A Minnesota company designs and manufactures a unique line of small electrically powered watercraft inspired by the enjoyment of personal recreational experiences up-close in the land of 10,000 lakes.
In the land of 10,000 lakes, small, electrically powered watercraft are popular. For one Minnesota company to scale up production, though, it needed a better way to design and prototype. Employees had been designing and prototyping by hand, which meant that any prototypes were not totally uniform and symmetrical.
In addition, the company’s suppliers began requesting CAD data of the deck and hull so they could precisely make and fit ancillary parts for it. Thus, management determined that 3D electronic representation of the fiberglass craft would vastly improve the dialog with suppliers and vendors.
Plus the ability to reverse engineer the boat from digital data was deemed essential for the higher level manufacturing processes the company would use. Because the body of the boat was a complex shape with many free-form curves and surfaces, hand measurement would have been difficult even with detailed 2D drawings, much less precise and thorough, and much more time consuming.
The recurring issue of not having a CAD model compelled the company to contract an engineer who had CAD skills. The engineer immediately recommended that they have the boat 3D laser scanned at GKS Global Services, a leading provider of ultra-precise 3D scanning services.
To facilitate tweaks and updates to the hand-made design, the engineers decided they needed a parametric model that could be revised and edited (rather than a non-parametric or “dumb” model that could not). The GKS representative explained the pros and cons of each approach, dumb vs. parametric modeling, including the cost/benefit trade-offs of each.
A major challenge in converting a hand-made as-built fiberglass prototype into a manufacturable product is bringing the geometry back to its design intent. The editable parametric CAD model would allow the engineers to create uniform wall thicknesses and perform tests on the design to ensure its quality and function. It would provide the data needed to make exact copies of parts and to aid the development of tools that enable a higher level of manufacturing in greater quantities.
The company decided that only the outward-facing side of the deck and hull needed to be captured, so the parts were bolted together and scanned as an assembly. With the external profile data, uniform wall thicknesses could be constructed in the modeling process.
GKS engineers scanned the fiberglass craft using the Laser Design FA system with the 10 ft Platinum FaroArm® and the SLP-2000 line laser probe. The SLP-2000 offers a super-long 240 mm (9.8 in.) laser line for faster scanning with better coverage than most handheld scanning systems on the market today (0.0029 in. accuracy). The set-up and scanning took just 3-4 hours.
The laser scanning system projects a line of laser light onto all of the part’s surfaces while cameras continuously triangulate the changing distance and profile of the laser line as it sweeps along. Non-contact scanning greatly reduces the problem of missing data on a complex free-form surface.
The system measures fine details so that the object can be exactly replicated digitally. Laser scanners measure articles quickly, picking up to 75,000 coordinate points per second, and generate huge numbers of data points without the need for special templates or fixtures.
The laser scan reproduced the part profile completely and precisely in the coordinate point cloud. The native software (Surveyor Scan Control) automatically connected the data from multiple views into a common coordinate system in a single 3D scan file. After the scanning was complete, the raw data was processed and refined. The processed data was then modeled into a symmetrical parametric CAD model in SolidWorks. Delivery was promised in 8-10 days, but actual turnaround time from quote to model delivery was just 4 business days.
Using touch measurement technologies to capture the boat’s curved irregular shapes would have taken much longer and produced a much less complete data set.

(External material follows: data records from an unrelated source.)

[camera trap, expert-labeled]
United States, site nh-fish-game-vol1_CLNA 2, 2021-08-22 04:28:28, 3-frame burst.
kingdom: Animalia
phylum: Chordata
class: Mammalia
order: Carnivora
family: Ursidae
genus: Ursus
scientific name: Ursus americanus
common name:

Measurements taken by hand would have been sparser, never really capturing the totality of the shape. Without non-contact laser scanning, this type of exact true-to-life shape replication of hand-made prototypes would be virtually impossible.
The parametric CAD model in SolidWorks was delivered within the week. The differences between the raw scan data and the CAD model were evident; the imperfections in the prototype were corrected back to their design intent in the smooth model.
The next step in the development process will be to analyze the design in CAD and make digital “prototypes” to try out various improvements without having to actually make different physical versions of the product. This will help immensely with designing add-ons and assemblies, and facilitate discussions with up-line parts’ suppliers. And every change is documented in the software and can be referred back to at any time.